Top of Records to use
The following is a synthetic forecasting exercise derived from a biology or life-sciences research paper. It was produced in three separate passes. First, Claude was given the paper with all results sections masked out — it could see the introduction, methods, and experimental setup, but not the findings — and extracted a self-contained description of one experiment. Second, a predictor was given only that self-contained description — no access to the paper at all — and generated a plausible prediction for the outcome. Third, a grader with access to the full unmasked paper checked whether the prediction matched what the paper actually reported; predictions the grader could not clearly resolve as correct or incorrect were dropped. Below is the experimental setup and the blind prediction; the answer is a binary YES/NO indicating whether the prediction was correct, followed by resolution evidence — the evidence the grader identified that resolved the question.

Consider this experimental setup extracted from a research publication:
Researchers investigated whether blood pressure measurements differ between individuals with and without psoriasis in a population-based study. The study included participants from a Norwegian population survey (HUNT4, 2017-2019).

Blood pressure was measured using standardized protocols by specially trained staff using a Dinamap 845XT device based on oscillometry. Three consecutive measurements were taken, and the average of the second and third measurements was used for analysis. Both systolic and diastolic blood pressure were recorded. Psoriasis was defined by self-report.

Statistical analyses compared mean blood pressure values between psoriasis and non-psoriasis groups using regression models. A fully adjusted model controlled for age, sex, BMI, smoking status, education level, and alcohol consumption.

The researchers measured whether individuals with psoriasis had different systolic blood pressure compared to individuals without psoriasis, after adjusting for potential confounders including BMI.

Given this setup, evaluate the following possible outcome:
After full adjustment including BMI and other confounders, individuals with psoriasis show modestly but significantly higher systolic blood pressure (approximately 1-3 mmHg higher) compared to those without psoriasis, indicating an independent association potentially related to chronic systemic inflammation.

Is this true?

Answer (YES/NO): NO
Bottom of Records to use
Top of Records to use
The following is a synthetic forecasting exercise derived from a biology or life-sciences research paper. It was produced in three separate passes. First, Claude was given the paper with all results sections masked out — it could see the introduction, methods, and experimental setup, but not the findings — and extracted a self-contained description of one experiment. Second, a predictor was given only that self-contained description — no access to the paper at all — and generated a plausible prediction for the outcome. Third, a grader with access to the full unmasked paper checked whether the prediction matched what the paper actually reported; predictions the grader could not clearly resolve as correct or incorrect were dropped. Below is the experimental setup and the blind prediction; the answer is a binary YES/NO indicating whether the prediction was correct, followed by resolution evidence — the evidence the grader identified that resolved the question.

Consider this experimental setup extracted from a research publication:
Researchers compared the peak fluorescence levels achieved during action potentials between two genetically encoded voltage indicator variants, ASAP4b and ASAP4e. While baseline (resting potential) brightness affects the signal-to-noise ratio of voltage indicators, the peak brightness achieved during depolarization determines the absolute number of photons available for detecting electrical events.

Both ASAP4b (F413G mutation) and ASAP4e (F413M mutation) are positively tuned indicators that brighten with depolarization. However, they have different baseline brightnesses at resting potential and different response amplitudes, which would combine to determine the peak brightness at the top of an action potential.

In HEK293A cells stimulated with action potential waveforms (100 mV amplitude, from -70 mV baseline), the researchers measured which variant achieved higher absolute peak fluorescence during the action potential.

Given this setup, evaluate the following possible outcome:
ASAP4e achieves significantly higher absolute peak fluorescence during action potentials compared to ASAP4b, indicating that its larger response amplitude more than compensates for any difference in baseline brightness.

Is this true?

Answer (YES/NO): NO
Bottom of Records to use
Top of Records to use
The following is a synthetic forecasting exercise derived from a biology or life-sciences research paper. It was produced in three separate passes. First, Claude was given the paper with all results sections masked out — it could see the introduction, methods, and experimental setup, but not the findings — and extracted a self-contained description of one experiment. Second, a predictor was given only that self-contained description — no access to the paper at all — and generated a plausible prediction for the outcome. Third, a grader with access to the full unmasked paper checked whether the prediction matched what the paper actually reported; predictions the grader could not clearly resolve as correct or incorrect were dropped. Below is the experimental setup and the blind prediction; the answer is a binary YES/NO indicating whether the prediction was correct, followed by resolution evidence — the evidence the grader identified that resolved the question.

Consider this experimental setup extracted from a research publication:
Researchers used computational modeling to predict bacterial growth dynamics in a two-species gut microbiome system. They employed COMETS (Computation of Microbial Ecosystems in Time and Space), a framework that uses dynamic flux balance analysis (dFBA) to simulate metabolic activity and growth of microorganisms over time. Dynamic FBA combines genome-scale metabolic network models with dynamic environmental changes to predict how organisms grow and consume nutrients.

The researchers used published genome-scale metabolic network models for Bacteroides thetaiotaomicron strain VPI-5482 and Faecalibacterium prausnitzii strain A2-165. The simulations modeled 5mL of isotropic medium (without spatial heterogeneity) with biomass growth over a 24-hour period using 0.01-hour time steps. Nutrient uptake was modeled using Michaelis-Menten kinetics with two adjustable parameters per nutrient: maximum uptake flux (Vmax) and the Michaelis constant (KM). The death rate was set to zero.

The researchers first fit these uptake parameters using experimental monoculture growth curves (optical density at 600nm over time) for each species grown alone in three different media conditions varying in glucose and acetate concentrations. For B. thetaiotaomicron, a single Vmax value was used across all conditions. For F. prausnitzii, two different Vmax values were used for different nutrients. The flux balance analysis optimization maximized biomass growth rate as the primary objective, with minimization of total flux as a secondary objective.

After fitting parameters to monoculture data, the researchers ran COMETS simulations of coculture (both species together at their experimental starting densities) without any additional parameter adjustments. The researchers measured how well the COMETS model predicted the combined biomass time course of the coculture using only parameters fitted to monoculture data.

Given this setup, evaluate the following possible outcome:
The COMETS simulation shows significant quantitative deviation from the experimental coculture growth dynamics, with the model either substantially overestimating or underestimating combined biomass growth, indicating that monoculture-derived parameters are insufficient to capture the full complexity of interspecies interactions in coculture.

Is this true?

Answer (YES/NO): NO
Bottom of Records to use
= What the exercise asks =
The answer must be every line of the data that contains the word "balance".

= Task result =
Researchers used computational modeling to predict bacterial growth dynamics in a two-species gut microbiome system. They employed COMETS (Computation of Microbial Ecosystems in Time and Space), a framework that uses dynamic flux balance analysis (dFBA) to simulate metabolic activity and growth of microorganisms over time. Dynamic FBA combines genome-scale metabolic network models with dynamic environmental changes to predict how organisms grow and consume nutrients.
The researchers first fit these uptake parameters using experimental monoculture growth curves (optical density at 600nm over time) for each species grown alone in three different media conditions varying in glucose and acetate concentrations. For B. thetaiotaomicron, a single Vmax value was used across all conditions. For F. prausnitzii, two different Vmax values were used for different nutrients. The flux balance analysis optimization maximized biomass growth rate as the primary objective, with minimization of total flux as a secondary objective.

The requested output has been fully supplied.